Your job with the data below is to output exactly the lines from the one holding "order: Tinamiformes" down to the one holding "common name: rodent", both included, and no others.

Collected data:

______________________________

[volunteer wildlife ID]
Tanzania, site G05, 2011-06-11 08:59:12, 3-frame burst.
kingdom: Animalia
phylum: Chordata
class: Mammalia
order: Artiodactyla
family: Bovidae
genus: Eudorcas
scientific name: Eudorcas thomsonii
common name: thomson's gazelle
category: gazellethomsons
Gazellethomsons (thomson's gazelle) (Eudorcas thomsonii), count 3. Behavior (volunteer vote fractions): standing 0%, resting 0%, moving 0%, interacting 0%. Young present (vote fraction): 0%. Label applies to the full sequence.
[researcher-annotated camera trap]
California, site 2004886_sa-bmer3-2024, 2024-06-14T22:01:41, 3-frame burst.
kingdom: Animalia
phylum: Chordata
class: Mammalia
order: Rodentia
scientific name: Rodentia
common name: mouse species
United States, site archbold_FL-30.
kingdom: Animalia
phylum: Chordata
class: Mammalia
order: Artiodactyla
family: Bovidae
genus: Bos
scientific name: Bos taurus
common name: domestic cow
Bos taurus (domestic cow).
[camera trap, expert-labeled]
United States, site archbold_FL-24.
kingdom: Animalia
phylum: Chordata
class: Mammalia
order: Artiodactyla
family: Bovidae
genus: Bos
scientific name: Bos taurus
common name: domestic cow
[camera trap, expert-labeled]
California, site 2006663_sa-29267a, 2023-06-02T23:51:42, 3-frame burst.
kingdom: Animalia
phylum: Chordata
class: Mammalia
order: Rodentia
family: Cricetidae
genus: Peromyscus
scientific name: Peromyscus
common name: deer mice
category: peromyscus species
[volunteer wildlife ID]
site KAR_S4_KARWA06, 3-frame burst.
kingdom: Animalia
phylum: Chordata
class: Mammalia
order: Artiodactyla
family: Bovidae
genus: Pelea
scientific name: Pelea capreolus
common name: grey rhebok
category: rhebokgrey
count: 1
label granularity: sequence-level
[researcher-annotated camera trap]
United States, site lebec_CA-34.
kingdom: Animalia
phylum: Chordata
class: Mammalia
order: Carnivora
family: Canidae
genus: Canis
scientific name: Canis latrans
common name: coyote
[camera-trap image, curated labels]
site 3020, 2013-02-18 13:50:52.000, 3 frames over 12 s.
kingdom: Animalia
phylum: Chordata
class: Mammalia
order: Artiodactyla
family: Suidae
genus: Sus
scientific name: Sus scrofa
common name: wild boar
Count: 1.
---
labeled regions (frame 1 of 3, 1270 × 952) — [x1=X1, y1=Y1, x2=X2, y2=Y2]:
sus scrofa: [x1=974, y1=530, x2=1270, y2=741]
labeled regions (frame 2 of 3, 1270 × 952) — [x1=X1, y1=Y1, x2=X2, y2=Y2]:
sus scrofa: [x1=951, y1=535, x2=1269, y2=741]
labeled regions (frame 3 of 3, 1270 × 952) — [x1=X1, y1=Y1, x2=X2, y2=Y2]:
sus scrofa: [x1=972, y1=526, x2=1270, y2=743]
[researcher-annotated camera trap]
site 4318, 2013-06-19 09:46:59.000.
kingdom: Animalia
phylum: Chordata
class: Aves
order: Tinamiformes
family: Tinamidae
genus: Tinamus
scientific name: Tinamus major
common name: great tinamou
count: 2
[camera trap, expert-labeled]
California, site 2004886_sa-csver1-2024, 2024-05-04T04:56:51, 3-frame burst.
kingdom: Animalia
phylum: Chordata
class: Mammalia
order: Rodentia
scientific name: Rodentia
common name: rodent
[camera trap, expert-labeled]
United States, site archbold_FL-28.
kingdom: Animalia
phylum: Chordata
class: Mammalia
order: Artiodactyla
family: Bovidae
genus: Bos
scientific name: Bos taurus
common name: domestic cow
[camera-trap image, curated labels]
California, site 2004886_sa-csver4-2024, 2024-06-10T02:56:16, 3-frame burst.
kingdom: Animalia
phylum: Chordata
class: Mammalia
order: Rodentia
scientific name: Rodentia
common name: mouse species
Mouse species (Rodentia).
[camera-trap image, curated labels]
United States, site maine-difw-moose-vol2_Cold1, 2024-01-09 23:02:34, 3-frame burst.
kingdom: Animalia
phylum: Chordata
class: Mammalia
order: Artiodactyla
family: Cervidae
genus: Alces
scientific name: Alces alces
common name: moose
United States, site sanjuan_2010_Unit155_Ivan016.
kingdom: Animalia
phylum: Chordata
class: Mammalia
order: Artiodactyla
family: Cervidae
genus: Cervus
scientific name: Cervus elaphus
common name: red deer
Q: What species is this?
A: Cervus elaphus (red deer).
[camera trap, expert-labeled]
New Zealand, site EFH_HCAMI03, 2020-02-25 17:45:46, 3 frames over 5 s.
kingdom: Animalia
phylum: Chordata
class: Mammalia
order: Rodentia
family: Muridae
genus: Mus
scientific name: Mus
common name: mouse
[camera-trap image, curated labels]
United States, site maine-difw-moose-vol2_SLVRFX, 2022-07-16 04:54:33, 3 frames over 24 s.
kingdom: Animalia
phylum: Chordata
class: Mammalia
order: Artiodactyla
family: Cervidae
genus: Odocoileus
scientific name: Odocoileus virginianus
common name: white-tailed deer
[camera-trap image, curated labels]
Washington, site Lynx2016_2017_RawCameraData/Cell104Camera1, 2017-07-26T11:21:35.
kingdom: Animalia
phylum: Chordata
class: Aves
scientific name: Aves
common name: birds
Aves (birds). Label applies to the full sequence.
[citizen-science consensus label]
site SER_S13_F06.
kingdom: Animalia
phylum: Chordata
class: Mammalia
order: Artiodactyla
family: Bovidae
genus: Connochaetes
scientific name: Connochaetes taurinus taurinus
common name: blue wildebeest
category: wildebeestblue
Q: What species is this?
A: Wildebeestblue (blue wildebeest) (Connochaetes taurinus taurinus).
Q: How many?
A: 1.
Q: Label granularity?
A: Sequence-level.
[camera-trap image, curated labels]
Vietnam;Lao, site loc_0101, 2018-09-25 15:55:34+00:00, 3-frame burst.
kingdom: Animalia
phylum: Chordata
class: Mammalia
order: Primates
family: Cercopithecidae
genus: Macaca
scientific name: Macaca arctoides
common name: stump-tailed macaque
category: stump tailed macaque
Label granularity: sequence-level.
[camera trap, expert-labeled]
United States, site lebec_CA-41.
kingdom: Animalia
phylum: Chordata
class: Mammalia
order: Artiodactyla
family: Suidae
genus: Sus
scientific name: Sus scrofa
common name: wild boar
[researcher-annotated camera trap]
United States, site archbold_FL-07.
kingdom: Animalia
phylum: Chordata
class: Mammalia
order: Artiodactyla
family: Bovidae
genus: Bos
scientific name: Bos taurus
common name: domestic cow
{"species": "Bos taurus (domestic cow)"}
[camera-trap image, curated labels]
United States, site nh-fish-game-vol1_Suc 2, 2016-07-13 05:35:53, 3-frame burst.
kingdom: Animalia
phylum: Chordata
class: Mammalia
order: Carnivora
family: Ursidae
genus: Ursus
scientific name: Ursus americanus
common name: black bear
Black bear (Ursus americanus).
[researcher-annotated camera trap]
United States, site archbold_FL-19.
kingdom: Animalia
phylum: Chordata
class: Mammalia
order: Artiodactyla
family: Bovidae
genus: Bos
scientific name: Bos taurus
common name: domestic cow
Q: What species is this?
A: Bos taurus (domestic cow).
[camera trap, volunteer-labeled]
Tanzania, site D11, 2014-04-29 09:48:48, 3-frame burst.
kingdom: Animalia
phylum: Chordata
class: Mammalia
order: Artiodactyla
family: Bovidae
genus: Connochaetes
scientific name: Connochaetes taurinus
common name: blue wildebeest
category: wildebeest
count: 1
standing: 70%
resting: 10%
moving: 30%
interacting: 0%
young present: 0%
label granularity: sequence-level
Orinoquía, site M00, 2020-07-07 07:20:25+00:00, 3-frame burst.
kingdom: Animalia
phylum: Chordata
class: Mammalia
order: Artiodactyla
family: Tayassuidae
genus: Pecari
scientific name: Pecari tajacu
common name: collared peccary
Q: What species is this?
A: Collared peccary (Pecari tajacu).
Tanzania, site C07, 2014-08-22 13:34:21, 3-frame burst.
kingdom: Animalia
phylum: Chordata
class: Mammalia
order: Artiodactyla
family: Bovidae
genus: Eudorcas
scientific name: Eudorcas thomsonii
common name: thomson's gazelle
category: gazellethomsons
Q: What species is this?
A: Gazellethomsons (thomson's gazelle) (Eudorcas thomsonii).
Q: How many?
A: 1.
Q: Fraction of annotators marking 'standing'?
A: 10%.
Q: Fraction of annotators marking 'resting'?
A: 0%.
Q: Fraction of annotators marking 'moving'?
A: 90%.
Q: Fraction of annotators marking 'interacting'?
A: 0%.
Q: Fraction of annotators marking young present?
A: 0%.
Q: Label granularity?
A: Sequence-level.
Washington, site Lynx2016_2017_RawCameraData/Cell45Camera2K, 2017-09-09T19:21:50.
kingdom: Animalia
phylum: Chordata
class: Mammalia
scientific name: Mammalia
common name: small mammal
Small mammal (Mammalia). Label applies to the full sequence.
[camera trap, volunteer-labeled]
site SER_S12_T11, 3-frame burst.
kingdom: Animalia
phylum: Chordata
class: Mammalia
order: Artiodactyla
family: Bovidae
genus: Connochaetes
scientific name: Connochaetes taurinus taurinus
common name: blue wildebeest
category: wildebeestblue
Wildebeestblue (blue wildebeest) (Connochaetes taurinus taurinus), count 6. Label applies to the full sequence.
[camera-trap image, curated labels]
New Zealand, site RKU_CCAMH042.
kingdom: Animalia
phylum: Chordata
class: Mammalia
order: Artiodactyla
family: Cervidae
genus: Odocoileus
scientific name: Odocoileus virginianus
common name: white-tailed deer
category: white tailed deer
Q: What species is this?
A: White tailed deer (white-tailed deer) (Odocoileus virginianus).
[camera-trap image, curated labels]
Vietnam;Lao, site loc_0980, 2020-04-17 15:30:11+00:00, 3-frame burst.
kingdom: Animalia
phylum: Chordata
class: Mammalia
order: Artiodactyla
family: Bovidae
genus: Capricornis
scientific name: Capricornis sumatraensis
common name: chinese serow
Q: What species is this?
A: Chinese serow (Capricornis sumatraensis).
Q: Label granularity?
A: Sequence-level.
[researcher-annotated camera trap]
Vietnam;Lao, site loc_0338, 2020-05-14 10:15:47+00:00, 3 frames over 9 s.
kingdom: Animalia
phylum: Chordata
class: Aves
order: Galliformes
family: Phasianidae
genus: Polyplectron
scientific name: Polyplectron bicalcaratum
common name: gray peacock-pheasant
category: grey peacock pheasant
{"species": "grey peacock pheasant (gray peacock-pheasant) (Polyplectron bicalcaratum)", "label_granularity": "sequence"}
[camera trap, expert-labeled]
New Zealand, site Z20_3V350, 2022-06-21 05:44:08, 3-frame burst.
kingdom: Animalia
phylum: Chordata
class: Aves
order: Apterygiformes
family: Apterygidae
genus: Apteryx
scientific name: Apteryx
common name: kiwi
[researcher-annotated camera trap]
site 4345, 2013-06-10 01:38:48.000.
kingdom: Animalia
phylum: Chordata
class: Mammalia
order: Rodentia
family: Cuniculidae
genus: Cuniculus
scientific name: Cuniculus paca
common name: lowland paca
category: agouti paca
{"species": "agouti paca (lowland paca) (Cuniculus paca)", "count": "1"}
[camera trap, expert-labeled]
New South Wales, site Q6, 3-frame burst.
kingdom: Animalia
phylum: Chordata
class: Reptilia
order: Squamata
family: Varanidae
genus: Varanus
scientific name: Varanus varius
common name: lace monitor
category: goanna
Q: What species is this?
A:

______________________________

--- Output of the task ---
order: Tinamiformes
family: Tinamidae
genus: Tinamus
scientific name: Tinamus major
common name: great tinamou
count: 2
[camera trap, expert-labeled]
California, site 2004886_sa-csver1-2024, 2024-05-04T04:56:51, 3-frame burst.
kingdom: Animalia
phylum: Chordata
class: Mammalia
order: Rodentia
scientific name: Rodentia
common name: rodent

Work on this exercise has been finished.